Listen to her recent interviews and she, for my money, is leading the charge against the blob that is the real enemy within. She understands and explains how we need a people’s movement, properly led and focused on the 5th Column.
This naive reporting angers me, to be honest.
I agree. In fact this is typical pseudo-journalism. Kate Andrews seeks to make a thesis out of a very straightforward bit of politics, not economics just vicious politics.
Rachel from accounts is acting under orders and those orders are to destroy the British economy and its people. Andrews hasn’t worked this out yet and has sought a hi-brow explanation. The reality is she hasn’t got a scooby and is talking nonsense.
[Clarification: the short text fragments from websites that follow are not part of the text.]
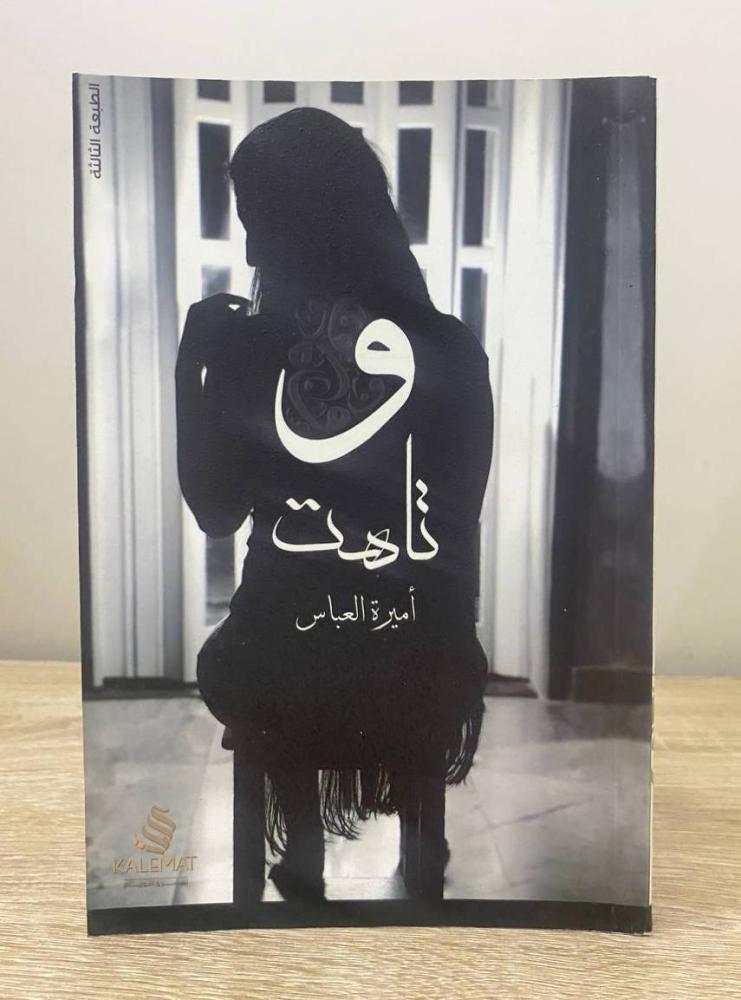 وتاهت  أميرة العباس ‏الطبعة الأولى 2017م الصفحات: 217 صفحة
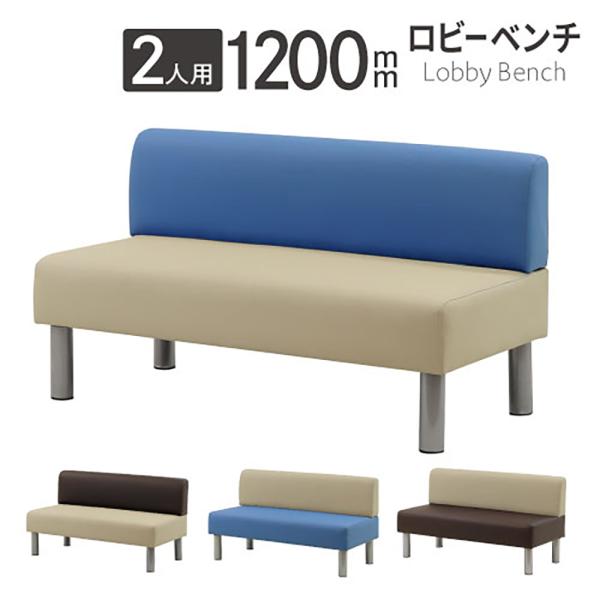 さまざまなシーンに合わせて選べるロビーベンチです。全11種展開とバリエーション豊富。組み合わせて使用をすれば、イメージに合った演出が可能です。■商品番号NF-LBS-120B■組立状態お客様組立の商品（新品）■カラー背：ブルー×座面：ベージ...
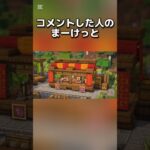 〇〇した人のまーけっと #マイクラ #マインクラフトswitch #マインクラフト#minecraft #まいくら #スイッチ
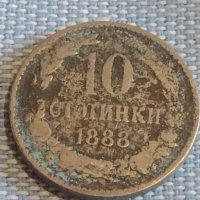 Монета 10 стотинки 1888г. Княжество България за КОЛЕКЦИЯ ДЕКОРАЦИЯ 39545, снимка 1 - Нумизматика и бонистика - 44413620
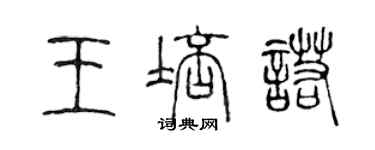 陈声远王培诺篆书个性签名怎么写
She works for Gove. That’s all you need to know.
Good point.
What was unknown at the time of the Truss budget was that the pensions industry had decided to play casino games with the money in the pension schemes by using LDIs. The Bank of England also neglected to inform Truss or Kwarteng that they selling off a tranche of QE bonds when the budget was announced in what could be seen as a deliberate act of sabotage.
Rachel from Accounts had fucked up all on her own and delivered mortgage rates higher than Truss did.
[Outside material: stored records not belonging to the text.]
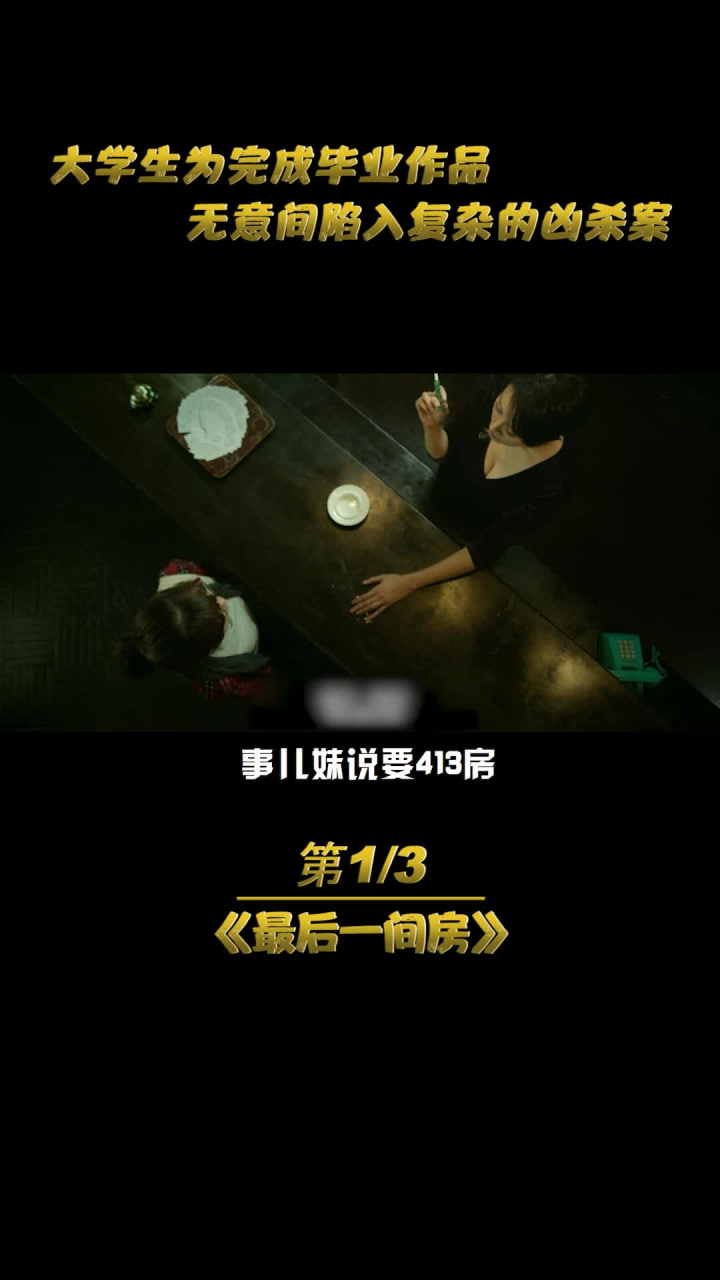最后一间房1808-动漫合集海报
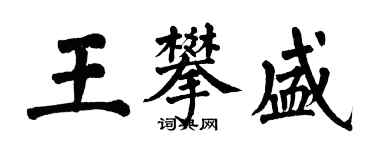 翁闿运王攀盛楷书个性签名怎么写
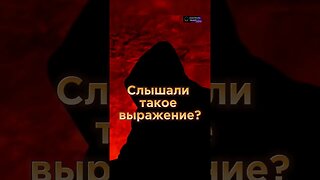 Оккультист о Силе #shorts #оккультизм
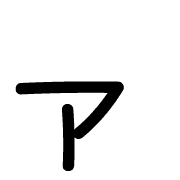 127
Let’s not forget that the “necessary intervention” to shore up the LDI pension scheme included the Bank of England’s own pension scheme.
I’m sure the “intervention” was completely necessary and nothing to do with that
That’s more like it.
Interesting (to me) that the thesis in the article alleges that ‘Rachel Reeves is Making the Same Mistake as Liz Truss‘
Surely a more valid comparison would be between Truss and Starmer – what with them both being PM? Or between Kwarteng and Reeves.
I think Starmer is being let off too lightly on the fiscal incompetence argument.
I do not believe there is “fiscal incompetence.” It is inconceivable that so many ministers and civil servants could be acting in a manner so patently fiscally incontinent. They are acting under orders and those orders are to destroy the economy and thus the nation. Nothing these days is as it seems.
I stopped my Spectator subscription because of this person. Needless to say I did not waste my time reading the article.
I suspect that the exchange rate plays more of a role than is discussed here. The govt wants to repay loans in pounds, but why would an investor want to have pounds? The govt is trashing the productive part of the economy, via unnecessary increases in energy prices, taxes, and regulations.
What use will a pound be in 5 years time?
Why would they want to “finance the transition” when “the transition£ is clearly going to destroy our economy since it’s intended to outsource all manufacturing and ensure we have the most expensive energy on the planet?
If the markets (in 22) were mainly reacting to the government’s plan to subsidise energy costs, why didn’t they react two weeks earlier when the announcement was actually made and why didn’t the enormous cost of lockdowns create any panic?
A very simplistic assessment.
Truss’ budget was a lukewarm centrist plan with a strong empirical basis. The energy subsidy was ill advised but despite her plan being thrown out the energy subsidy continued as did money printing and currency devaluation. Furthermore the continuing vast green energy subsidies still continue despite the high debt and low productivity of the UK. The article fails to grasp deeper problems.